Extracted text:
Canadian Office Markets Face An Upswing in Sublease Vacancy as Economic Downturn Begins to Bite

    -- Spotlight on Toronto and Calgary where new supply is about to hit an
    already soft market --

    TORONTO, April 20 /CNW/ - Canadian office and industrial markets are
beginning to experience the full impact of the economic downturn as Q1 2009 is
characterised by rising availability rates, and a sharp increase in sublet
space in some major Canadian cities. Although Canada's real estate market is
still relatively stable, market analysis conducted by Colliers International
shows the impact that recent Canadian job losses(*) and stalled economic growth
is now having on the commercial real estate sector. Of note is a growing trend
by companies to shed leased space that was earmarked for future growth
requirements as they reorganize business operations to endure the current
economic climate.
    The report, Colliers International Office & Industrial Canadian Snapshot,
reveals that sublet space - one of the leading indicators of the health of the
office market - has jumped during Q1 2009, and now accounts for 19.5 percent
of total vacant office space across the country. The flipside of this trend is
the opportunities presented to tenants by way of potentially discounted rents
for built-out premises that are often "turn-key" on short notice. The average
national vacancy rate for downtown and suburban markets rose to 5.9 percent in
Q1 2009, up from 5.1 percent in Q4 2008. Average downtown gross rents have
fallen to $47.00 per sq. ft, from a high of $50.40 in Q4 2008, with average
suburban gross rent holding at $31.10 per sq. ft. This dynamic has lead to the
introduction of increased incentives in many areas, as landlords compete for
quality tenants.
    "These figure are by no means bleak," says Ian MacCulloch, Canadian Vice
President of Research with Colliers International. "We entered the current
recession with historically low vacancy rates and significant new supply
coming to market in only two cities. Although demand for office space is
likely to remain soft across most regions throughout 2009, we expect to see a
healthy bounce once corporate Canada regains confidence. The rise in sublet
space seen during Q1 is in line with expectations, and by no means suggests an
impending commercial real estate crisis."

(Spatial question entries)
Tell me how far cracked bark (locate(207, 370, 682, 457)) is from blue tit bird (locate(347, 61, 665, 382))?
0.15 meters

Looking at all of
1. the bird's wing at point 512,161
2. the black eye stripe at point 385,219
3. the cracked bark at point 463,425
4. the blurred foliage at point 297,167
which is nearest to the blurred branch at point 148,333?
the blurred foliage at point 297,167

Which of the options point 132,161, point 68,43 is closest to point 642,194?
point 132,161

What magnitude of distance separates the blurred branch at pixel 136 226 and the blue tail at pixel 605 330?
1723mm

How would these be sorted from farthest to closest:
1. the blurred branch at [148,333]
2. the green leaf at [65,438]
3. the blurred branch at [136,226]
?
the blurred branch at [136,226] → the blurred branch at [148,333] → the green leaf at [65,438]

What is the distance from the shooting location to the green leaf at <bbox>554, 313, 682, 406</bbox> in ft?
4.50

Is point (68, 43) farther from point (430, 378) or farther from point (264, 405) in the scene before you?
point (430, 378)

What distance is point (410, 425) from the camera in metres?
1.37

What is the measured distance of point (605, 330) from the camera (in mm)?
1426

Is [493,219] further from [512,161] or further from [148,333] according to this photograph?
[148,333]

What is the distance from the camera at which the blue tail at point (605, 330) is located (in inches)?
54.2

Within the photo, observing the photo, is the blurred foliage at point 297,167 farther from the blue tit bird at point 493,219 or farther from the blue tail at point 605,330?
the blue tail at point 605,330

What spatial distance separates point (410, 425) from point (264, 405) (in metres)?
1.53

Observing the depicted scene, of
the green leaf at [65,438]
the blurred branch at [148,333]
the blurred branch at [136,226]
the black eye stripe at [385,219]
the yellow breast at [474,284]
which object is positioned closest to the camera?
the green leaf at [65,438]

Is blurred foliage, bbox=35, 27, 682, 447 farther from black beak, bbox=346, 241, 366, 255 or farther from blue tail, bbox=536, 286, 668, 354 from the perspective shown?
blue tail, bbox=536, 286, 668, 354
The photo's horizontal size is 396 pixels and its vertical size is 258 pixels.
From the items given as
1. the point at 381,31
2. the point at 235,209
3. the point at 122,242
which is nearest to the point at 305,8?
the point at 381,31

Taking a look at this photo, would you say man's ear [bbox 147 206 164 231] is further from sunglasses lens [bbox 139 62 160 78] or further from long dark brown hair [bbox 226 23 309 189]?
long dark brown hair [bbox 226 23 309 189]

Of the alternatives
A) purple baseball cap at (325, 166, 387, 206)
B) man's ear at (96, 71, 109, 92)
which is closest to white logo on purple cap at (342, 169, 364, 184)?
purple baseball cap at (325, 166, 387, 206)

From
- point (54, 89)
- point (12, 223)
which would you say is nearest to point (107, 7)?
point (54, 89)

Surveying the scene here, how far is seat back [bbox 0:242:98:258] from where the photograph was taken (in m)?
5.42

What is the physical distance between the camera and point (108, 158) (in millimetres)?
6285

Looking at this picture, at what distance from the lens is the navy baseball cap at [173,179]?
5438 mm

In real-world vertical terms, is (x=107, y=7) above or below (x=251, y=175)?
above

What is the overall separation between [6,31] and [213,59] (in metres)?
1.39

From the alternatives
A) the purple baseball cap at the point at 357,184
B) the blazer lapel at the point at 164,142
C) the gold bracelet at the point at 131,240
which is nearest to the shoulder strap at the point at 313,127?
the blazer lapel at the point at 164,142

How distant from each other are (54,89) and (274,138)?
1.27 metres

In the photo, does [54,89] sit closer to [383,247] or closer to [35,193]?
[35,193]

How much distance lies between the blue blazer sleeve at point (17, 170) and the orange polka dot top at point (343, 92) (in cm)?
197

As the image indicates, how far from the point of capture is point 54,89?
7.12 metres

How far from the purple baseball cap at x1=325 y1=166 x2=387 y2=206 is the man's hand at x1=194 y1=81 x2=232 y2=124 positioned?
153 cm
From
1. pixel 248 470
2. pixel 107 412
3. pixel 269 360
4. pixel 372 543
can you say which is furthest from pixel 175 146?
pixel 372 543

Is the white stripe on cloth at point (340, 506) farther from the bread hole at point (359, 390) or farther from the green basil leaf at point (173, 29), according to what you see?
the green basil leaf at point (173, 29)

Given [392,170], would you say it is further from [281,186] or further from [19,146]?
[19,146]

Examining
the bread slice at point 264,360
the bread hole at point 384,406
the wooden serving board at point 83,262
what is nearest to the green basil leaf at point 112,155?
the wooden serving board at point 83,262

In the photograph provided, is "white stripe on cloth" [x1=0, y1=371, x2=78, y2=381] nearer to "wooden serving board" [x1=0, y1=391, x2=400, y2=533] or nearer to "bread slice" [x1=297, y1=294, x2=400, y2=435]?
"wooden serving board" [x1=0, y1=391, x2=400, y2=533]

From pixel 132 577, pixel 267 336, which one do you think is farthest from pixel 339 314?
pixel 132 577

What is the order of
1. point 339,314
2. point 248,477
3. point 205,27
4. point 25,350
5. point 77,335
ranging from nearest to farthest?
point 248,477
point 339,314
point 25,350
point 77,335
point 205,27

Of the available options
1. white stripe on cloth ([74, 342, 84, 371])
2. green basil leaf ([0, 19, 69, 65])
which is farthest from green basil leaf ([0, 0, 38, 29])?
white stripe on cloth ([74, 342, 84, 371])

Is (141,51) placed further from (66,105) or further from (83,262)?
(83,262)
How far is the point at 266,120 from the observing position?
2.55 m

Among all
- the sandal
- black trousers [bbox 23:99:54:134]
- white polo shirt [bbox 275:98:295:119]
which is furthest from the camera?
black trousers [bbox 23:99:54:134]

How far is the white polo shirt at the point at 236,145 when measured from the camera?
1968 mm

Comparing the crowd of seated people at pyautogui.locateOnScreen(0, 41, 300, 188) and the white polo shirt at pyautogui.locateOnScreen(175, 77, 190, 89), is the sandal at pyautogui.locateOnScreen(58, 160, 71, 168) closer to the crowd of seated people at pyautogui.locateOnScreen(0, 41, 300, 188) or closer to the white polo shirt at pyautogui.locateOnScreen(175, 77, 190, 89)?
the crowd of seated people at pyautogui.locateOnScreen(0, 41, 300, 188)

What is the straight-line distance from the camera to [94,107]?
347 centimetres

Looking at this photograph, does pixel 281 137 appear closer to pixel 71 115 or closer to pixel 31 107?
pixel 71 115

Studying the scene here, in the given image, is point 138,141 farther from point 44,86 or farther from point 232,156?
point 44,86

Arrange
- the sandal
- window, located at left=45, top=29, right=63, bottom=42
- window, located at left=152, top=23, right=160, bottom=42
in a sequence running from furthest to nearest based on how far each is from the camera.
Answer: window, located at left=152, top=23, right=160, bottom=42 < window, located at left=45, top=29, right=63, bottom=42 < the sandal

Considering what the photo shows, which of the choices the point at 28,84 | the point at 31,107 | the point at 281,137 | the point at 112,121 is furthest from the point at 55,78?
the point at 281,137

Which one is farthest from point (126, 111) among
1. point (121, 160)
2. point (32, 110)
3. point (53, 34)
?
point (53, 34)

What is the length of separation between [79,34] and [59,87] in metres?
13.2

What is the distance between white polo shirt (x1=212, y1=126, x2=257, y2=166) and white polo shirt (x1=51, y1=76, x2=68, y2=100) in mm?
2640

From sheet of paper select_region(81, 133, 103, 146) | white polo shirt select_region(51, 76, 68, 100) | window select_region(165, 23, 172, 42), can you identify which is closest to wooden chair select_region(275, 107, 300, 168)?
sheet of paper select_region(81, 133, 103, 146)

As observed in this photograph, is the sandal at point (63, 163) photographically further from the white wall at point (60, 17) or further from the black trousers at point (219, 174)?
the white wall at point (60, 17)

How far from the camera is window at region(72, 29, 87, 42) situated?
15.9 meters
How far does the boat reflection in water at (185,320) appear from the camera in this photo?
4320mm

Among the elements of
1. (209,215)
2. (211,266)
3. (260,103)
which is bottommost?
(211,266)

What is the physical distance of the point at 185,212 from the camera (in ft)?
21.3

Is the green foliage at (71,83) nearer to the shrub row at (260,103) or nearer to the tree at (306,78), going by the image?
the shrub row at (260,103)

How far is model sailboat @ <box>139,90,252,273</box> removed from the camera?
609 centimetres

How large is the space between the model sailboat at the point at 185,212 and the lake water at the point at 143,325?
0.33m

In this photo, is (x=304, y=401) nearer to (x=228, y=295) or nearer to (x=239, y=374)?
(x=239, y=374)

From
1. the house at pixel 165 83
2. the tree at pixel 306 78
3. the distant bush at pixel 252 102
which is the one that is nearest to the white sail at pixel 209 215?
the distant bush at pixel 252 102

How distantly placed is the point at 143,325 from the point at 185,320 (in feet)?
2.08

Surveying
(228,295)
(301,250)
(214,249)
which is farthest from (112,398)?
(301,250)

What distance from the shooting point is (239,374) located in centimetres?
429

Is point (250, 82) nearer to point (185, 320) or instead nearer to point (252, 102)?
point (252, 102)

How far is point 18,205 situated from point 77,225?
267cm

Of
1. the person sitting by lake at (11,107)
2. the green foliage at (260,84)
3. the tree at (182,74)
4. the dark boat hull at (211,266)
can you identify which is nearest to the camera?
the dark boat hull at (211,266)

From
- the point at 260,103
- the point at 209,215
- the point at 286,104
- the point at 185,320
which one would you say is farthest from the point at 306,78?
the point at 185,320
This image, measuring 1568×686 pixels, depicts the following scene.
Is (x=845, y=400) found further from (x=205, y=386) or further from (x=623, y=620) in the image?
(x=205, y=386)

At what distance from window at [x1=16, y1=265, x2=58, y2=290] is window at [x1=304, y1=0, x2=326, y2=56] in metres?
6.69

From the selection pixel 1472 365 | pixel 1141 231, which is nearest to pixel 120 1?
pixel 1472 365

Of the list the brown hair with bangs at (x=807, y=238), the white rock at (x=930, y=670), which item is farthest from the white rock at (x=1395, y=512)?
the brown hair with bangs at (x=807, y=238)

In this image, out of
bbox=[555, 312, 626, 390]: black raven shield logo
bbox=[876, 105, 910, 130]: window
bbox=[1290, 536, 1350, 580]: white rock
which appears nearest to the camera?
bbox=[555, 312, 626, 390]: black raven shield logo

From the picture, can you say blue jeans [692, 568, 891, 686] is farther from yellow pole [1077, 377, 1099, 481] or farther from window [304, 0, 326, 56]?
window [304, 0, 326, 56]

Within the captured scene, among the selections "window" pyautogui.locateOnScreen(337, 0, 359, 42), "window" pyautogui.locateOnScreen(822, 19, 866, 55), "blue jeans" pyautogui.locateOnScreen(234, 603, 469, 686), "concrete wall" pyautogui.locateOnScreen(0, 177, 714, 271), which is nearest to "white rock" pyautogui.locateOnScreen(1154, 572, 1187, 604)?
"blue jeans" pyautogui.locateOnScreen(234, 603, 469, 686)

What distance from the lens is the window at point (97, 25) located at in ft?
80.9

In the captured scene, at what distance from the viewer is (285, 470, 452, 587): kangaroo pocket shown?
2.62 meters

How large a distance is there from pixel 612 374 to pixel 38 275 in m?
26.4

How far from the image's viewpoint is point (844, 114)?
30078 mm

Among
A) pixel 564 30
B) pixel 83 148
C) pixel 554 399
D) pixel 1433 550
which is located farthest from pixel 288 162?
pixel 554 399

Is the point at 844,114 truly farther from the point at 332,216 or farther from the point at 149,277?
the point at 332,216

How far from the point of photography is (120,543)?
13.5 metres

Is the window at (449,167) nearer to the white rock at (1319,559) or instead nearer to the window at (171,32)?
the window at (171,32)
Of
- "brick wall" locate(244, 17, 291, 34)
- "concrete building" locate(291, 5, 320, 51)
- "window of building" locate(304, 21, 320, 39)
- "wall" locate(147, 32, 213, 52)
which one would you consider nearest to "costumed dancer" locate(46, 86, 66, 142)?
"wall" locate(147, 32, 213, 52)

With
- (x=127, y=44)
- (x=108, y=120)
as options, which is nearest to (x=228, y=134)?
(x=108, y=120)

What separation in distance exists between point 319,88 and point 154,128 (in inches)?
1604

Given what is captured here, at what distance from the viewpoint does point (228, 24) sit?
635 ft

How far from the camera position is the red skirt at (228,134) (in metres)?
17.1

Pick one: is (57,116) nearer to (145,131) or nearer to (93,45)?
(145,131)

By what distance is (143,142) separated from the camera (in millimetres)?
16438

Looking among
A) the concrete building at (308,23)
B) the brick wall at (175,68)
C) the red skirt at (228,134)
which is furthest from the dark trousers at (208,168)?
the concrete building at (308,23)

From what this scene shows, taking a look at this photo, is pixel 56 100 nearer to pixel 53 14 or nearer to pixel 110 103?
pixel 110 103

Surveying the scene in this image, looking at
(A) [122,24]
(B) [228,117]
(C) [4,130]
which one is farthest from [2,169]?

Job 1: Quote the office market report in full, word for word.
Job 2: Pull out each line of the records that contains the word "lake".
The office market report and the records come from separate sources.

Answer 1:
Canadian Office Markets Face An Upswing in Sublease Vacancy as Economic Downturn Begins to Bite

    -- Spotlight on Toronto and Calgary where new supply is about to hit an
    already soft market --

    TORONTO, April 20 /CNW/ - Canadian office and industrial markets are
beginning to experience the full impact of the economic downturn as Q1 2009 is
characterised by rising availability rates, and a sharp increase in sublet
space in some major Canadian cities. Although Canada's real estate market is
still relatively stable, market analysis conducted by Colliers International
shows the impact that recent Canadian job losses(*) and stalled economic growth
is now having on the commercial real estate sector. Of note is a growing trend
by companies to shed leased space that was earmarked for future growth
requirements as they reorganize business operations to endure the current
economic climate.
    The report, Colliers International Office & Industrial Canadian Snapshot,
reveals that sublet space - one of the leading indicators of the health of the
office market - has jumped during Q1 2009, and now accounts for 19.5 percent
of total vacant office space across the country. The flipside of this trend is
the opportunities presented to tenants by way of potentially discounted rents
for built-out premises that are often "turn-key" on short notice. The average
national vacancy rate for downtown and suburban markets rose to 5.9 percent in
Q1 2009, up from 5.1 percent in Q4 2008. Average downtown gross rents have
fallen to $47.00 per sq. ft, from a high of $50.40 in Q4 2008, with average
suburban gross rent holding at $31.10 per sq. ft. This dynamic has lead to the
introduction of increased incentives in many areas, as landlords compete for
quality tenants.
    "These figure are by no means bleak," says Ian MacCulloch, Canadian Vice
President of Research with Colliers International. "We entered the current
recession with historically low vacancy rates and significant new supply
coming to market in only two cities. Although demand for office space is
likely to remain soft across most regions throughout 2009, we expect to see a
healthy bounce once corporate Canada regains confidence. The rise in sublet
space seen during Q1 is in line with expectations, and by no means suggests an
impending commercial real estate crisis."

Answer 2:
How large is the space between the model sailboat at the point at 185,212 and the lake water at the point at 143,325?
1. the person sitting by lake at (11,107)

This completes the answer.